А Гитлер сказал: «Мы вообще как раз имеем несчастье иметь ложную религию. Почему мы не японцы, которые рассматривают самопожертвование за родину как наивысшее из достижений?» Отсюда и возникает, на мой взгляд, самокритичный вопрос, с которого хотелось бы начать эту беседу: не следует ли и нам тоже более осторожно относиться к «мягким» понятиям, которые мы вводим в игру? Есть ли углы у круглого – и где они?
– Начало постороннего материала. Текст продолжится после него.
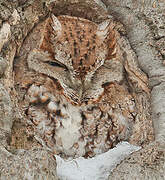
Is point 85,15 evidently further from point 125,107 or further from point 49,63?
point 125,107

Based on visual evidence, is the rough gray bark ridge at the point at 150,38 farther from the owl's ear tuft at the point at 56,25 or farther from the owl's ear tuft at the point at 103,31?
the owl's ear tuft at the point at 56,25

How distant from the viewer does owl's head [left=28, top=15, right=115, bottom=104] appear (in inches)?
74.0

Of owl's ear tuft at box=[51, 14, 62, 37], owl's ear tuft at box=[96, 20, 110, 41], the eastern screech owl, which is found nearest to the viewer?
the eastern screech owl

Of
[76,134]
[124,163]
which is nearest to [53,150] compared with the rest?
[76,134]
П. С.: Сферы перестают быть круглыми, когда лопаются. А лопаются они то и дело – мы неустанно отмечали это с самого начала наших бесед. Я, вероятно, должен сказать еще раз, что сферология, как я ее понимаю, есть форма холодной теории. Она предполагает, что по отношению ко всем жизненным процессам занимается непоколебимая позиция наблюдателя. Такую позицию можно иметь, только если ты останешься в стороне, будешь смотреть на все извне, оставаясь непричастным и ни во что не вмешиваясь. Однако это вовсе не означает, что можно так и оставаться на этой позиции. Определенные сферы восстанавливаются после их разрушения, становясь больше в объеме. Речь должна идти о том, что регенерация и рост сфер – это процесс, который дает больше пищи для размышлений, чем их разрушение. Таким образом, теория сфер – это отнюдь не новый вид идеоматической игры, не новый тип идеализма. У меня на уме нет ничего общего с неохолистическими или неототалистскими[250] формами мышления, как они характерны для некоторых рецидивов классической метафизики и ее переоблачений в форму новой религии. Главная отличительная черта сферологии в том, чтобы по-новому исследовать, используя не-идеалистические понятия, феномен совместных анимаций. Суть дела для нее – в том, чтобы без воодушевления говорить о воодушевлениях. Представление о том, как это могло бы выглядеть, можно получить, ознакомившись с двумя моими политическими речами – «Обещать по-немецки»[251] (1990) и «Веская причина быть вместе» (1998), в особенности – с последней, в которой я подверг очень холодному анализу национальные фантазии об объединении. Я описываю там современные политические коммуны как фикции, вызванные к жизни с помощью медийных техник и подвергающие стрессу самих себя, – так объясняется подзаголовок «Воспоминания об изобретении народов» – это идет вразрез с тем, что очень любят слушать любители учения о коренных народах. Но такой холодный анализ – после всего, что мы пережили как последствия политических энтузиазмов и этических идеализмов, – необходим и неизбежен. Впрочем, здесь кроется одна из причин моего сдержанного отношения к Критической Теории последнего периода, которая, на мой взгляд, есть не что иное, как форма неоидеализма. Неужели нам нужно было на протяжении веков преодолевать объективный идеализм древности и субъективный идеализм эпохи модерна, чтобы тут же броситься в объятия интерсубъективного идеализма? Нет уж, покорно благодарим.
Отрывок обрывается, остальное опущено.